The expected answer comprises all lines from the entries that contain the string "States".

**EXTRACTED DATA:**
************
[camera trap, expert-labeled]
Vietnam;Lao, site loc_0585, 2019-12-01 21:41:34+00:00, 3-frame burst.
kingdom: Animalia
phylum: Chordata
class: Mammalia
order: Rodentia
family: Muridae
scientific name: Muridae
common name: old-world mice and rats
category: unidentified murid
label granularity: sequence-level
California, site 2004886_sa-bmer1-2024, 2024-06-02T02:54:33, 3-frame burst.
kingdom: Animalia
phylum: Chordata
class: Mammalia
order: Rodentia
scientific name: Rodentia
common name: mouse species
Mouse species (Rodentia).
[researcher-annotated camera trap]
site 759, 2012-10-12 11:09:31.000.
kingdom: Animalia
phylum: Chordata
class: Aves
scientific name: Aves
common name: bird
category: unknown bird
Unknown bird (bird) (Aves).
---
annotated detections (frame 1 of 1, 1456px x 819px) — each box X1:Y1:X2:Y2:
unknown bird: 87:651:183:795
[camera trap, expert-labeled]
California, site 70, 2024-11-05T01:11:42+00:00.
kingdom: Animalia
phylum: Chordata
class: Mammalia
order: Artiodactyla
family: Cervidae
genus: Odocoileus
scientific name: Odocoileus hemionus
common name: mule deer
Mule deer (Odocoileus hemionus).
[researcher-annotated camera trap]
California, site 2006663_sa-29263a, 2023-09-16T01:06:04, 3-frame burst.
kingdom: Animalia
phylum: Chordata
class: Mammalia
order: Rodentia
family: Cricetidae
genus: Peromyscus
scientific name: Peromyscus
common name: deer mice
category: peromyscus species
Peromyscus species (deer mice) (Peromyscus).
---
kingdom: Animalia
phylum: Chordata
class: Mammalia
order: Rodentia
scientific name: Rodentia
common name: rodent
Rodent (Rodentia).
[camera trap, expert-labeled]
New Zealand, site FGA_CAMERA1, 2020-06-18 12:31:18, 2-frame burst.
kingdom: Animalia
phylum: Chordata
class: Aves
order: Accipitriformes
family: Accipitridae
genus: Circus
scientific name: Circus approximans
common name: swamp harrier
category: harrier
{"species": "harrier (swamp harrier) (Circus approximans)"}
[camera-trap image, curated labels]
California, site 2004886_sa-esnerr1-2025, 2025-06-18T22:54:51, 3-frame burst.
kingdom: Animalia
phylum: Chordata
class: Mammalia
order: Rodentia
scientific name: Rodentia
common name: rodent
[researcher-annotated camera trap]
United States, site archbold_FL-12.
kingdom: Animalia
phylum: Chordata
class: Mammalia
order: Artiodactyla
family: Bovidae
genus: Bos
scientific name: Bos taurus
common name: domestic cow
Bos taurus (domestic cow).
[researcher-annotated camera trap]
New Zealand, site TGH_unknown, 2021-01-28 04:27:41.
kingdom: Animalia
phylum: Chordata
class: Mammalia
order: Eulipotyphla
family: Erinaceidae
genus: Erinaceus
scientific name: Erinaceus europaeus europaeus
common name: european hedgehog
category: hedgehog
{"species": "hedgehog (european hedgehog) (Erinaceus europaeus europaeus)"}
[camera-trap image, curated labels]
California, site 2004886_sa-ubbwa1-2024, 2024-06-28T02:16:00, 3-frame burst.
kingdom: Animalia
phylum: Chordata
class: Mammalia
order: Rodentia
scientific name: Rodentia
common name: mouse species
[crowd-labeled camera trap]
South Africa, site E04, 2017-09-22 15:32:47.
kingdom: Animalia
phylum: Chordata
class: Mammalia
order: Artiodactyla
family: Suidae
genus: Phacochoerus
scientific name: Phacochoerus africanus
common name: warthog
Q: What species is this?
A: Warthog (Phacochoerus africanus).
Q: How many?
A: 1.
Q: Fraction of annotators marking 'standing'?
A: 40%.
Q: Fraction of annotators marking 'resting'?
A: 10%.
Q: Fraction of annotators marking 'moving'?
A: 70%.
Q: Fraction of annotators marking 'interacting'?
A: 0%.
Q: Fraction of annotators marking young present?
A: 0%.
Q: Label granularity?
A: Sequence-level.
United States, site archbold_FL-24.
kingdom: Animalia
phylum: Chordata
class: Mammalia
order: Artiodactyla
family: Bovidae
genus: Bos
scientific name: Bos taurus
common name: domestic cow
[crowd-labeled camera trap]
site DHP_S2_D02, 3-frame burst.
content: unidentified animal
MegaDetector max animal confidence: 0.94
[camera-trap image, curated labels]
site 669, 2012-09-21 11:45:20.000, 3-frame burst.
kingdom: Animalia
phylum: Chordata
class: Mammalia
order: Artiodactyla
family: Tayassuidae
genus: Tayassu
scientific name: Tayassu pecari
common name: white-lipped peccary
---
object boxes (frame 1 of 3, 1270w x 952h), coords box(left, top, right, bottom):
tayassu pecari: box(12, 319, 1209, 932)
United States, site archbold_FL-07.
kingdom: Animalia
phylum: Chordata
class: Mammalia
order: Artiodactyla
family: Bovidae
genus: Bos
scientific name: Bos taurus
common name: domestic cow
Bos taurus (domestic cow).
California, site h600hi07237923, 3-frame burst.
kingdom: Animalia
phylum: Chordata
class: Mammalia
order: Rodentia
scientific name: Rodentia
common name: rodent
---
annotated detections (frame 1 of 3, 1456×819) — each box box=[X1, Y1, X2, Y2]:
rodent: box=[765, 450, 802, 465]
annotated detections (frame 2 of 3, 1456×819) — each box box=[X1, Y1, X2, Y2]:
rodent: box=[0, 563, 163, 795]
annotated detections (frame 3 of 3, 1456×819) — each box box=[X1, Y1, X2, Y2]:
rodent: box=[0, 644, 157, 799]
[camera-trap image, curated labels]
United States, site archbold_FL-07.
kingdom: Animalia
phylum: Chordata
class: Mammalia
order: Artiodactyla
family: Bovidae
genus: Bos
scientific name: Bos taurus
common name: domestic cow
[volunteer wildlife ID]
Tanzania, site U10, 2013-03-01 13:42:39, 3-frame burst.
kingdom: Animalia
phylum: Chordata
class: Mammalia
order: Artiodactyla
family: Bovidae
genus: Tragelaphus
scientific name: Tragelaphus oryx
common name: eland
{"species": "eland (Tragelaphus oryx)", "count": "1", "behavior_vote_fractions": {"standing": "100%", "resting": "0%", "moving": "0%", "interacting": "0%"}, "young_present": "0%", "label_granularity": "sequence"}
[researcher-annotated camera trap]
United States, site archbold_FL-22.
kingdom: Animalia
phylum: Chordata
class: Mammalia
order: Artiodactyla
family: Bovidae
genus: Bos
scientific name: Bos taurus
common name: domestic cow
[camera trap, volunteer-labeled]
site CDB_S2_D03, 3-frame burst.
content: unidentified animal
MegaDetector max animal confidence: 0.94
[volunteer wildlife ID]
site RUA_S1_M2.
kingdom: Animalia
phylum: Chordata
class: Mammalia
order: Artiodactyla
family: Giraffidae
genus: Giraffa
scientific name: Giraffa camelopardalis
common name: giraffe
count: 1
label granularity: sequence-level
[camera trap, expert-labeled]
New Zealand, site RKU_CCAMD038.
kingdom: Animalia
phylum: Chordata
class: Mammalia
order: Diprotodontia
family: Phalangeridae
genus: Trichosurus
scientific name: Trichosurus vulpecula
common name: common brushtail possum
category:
************
**TASK RESULT:**
United States, site archbold_FL-12.
United States, site archbold_FL-24.
United States, site archbold_FL-07.
United States, site archbold_FL-07.
United States, site archbold_FL-22.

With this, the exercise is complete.